> _Exercise directions_:
Only the lines with "text" in them need to be copied from the listing.

*** Opening of Supplied entries ***

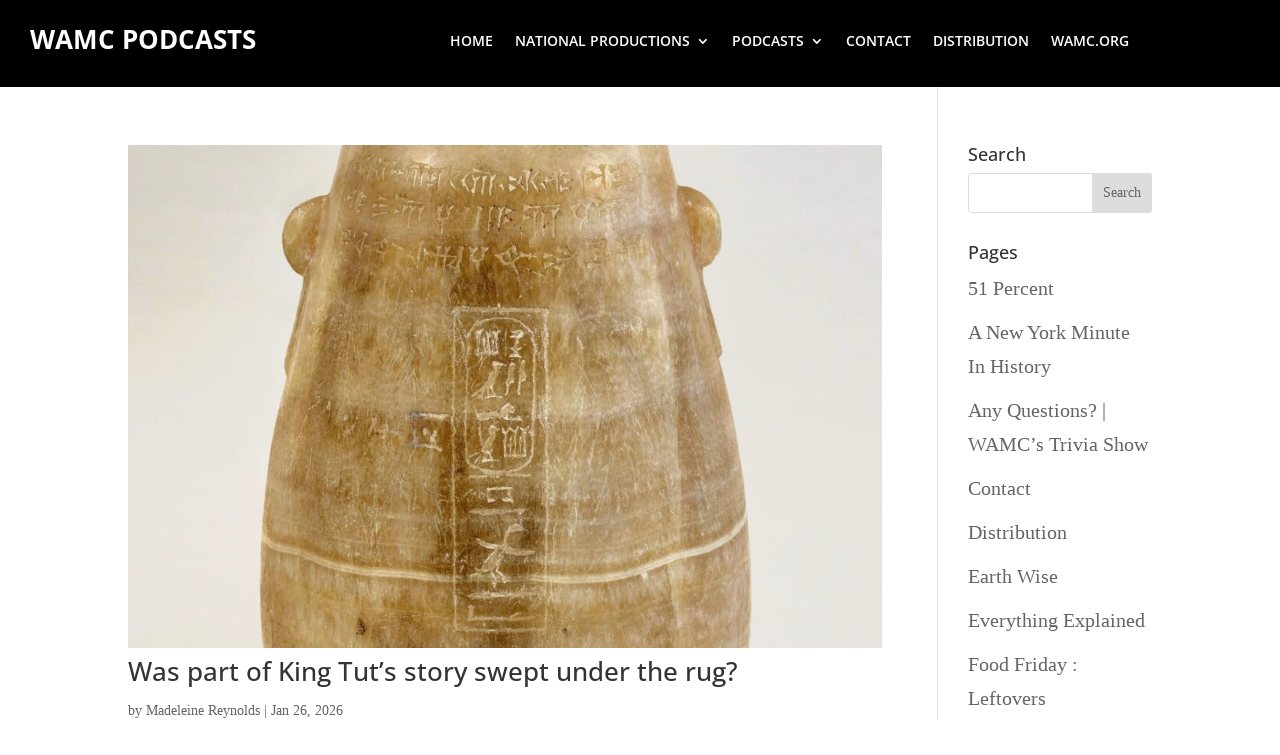

--- FILE ---
content_type: text/css
request_url: https://wamcpodcasts.org/wp-content/et-cache/global/et-divi-customizer-global.min.css?ver=1741189526
body_size: -545
content:
.podcast{border:5px}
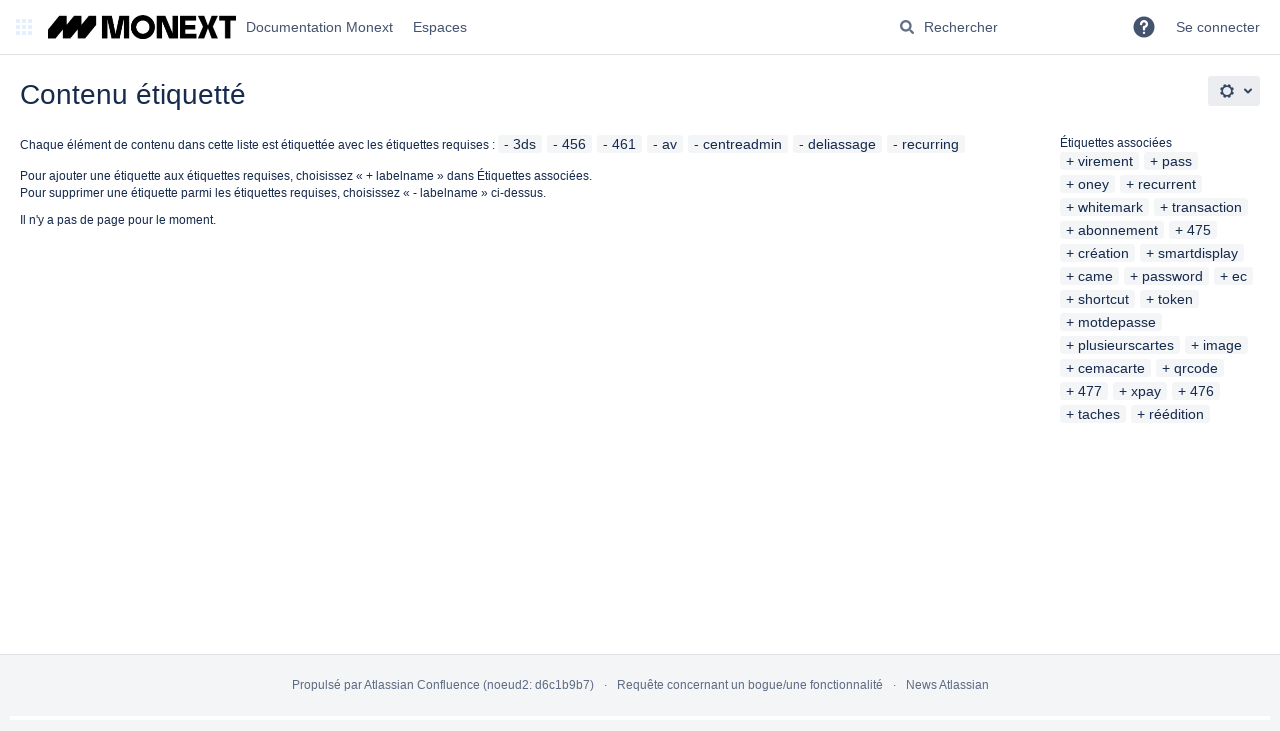

--- FILE ---
content_type: text/css;charset=UTF-8
request_url: https://docs.monext.fr/s/ve5pzz/9111/4u2g82/53/_/styles/custom.css
body_size: 301
content:


/* font size logo 
.aui-header-logo-text {
 font-size:19px !important;
}
*/
/* root page width */ 
section.aui-page-panel-content.content-body { 
    width: 40% !important; 
}  
   
aside.aui-page-panel-sidebar.content-sidebar { 
    width: 60% !important; 
}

*** Close of Supplied entries ***

> _Output for this exercise_:
content_type: text/css
content_type: text/css;charset=UTF-8
.aui-header-logo-text {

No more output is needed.